What if Dr Seuss Books Were Titled According to Their Subtexts?

A perpetual-motion argument.

Innumerate journalists have been making noise about food waste, here and overseas, and suggesting that it’s all the supermarkets’ fault. Let’s ask an economist, shall we?

An honest account of a product launch. Quote unquote:
Like most journalists everywhere, I am hungover.
Clementine Ford reads Esquire on Megan Fox and asks: is this the best worst celebrity interview ever? Quote unquote:
So, to recap: Fox is a camouflaged butterfly snowball cascading down the side of a mountain while also crisscrossing over a lake glistening beneath the light of the moon, which glows gently from her northern wintery skin.
How to goodbye depression. It’s to do with, how does one say, clenching your bottom. May not immediately sound convincing but it’s on Amazon so it must be true. Don’t miss the book description.
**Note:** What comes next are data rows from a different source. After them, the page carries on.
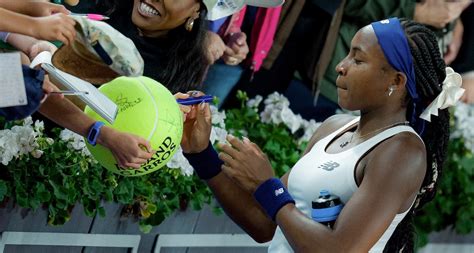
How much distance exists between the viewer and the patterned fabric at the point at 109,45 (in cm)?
379

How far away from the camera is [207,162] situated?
15.7 ft

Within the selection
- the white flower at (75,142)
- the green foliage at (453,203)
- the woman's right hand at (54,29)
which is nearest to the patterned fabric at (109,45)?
the woman's right hand at (54,29)

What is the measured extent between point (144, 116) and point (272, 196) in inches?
25.5

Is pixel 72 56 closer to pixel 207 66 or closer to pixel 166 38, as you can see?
pixel 166 38

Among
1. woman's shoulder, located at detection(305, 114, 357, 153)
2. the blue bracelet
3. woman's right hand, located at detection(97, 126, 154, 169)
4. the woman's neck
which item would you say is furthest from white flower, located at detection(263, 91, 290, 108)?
woman's right hand, located at detection(97, 126, 154, 169)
Making money from the arts: here is Gordon Rayner in the Daily Telegraph on subsidies to Welsh writers. The heading says it all: “Taxpayers fund millions of pounds in grants to keep Welsh authors writing books no one reads”. Quote unquote:
Welsh authors can apply for grants of up to £10,000 to work on any kind of book, and they keep the money even if their work is never published. Some of the money is used to fund advances for Welsh “celebrities” to write their memoirs, even though there is virtually no public appetite for many of the books.
On this subject, yesterday I went to Auckland for a three-hour meeting with Creative NZ to decide some Very Important Things to do with funding of New Zealand books. I like working with Creative NZ. The people there are smart, professional and pleasant – and they pay. It’s a rigorous process, too, which all involved with take deadly seriously – and unlike Wales commercial viability is a factor. I learn a lot from these meetings – what sells overseas, what gets translated, and how local sales figures are so often much higher/lower than I’d have thought. Comment of the day came when we were discussing one well-intentioned non-fiction candidate, and a panel member said, “Is that a book, now? Shouldn’t it be a website or a blog?” Or perhaps an app. There will be a lot more of this.

The Atlantic discusses how to make money from music. Four words: it’s all about iTunes. As one earner, “avant-garde cellist” Zoe Keating, says, streaming is pitiful.

So here are the Bee Gees in 1997 with “Islands in the Stream”, a beautifully constructed song. That’s the late Maurice on the left, rocking the Hasidic look; the late Robin in the centre; and sole survivor Barry on the right. Also contains one of my favourite guitar solos: a three-note phrase, played six times. How punk is that?


Monitors: Gail D’Arcy, Bill Manhire, Penny Wise

2 comments: said...

I clenched my bottom and listened to the Bee Gee's - it seemed to work.

Stephen Stratford said...

The Bee Gees work every time. Totally uncool but totally good. Barry does have an insincere smile, though.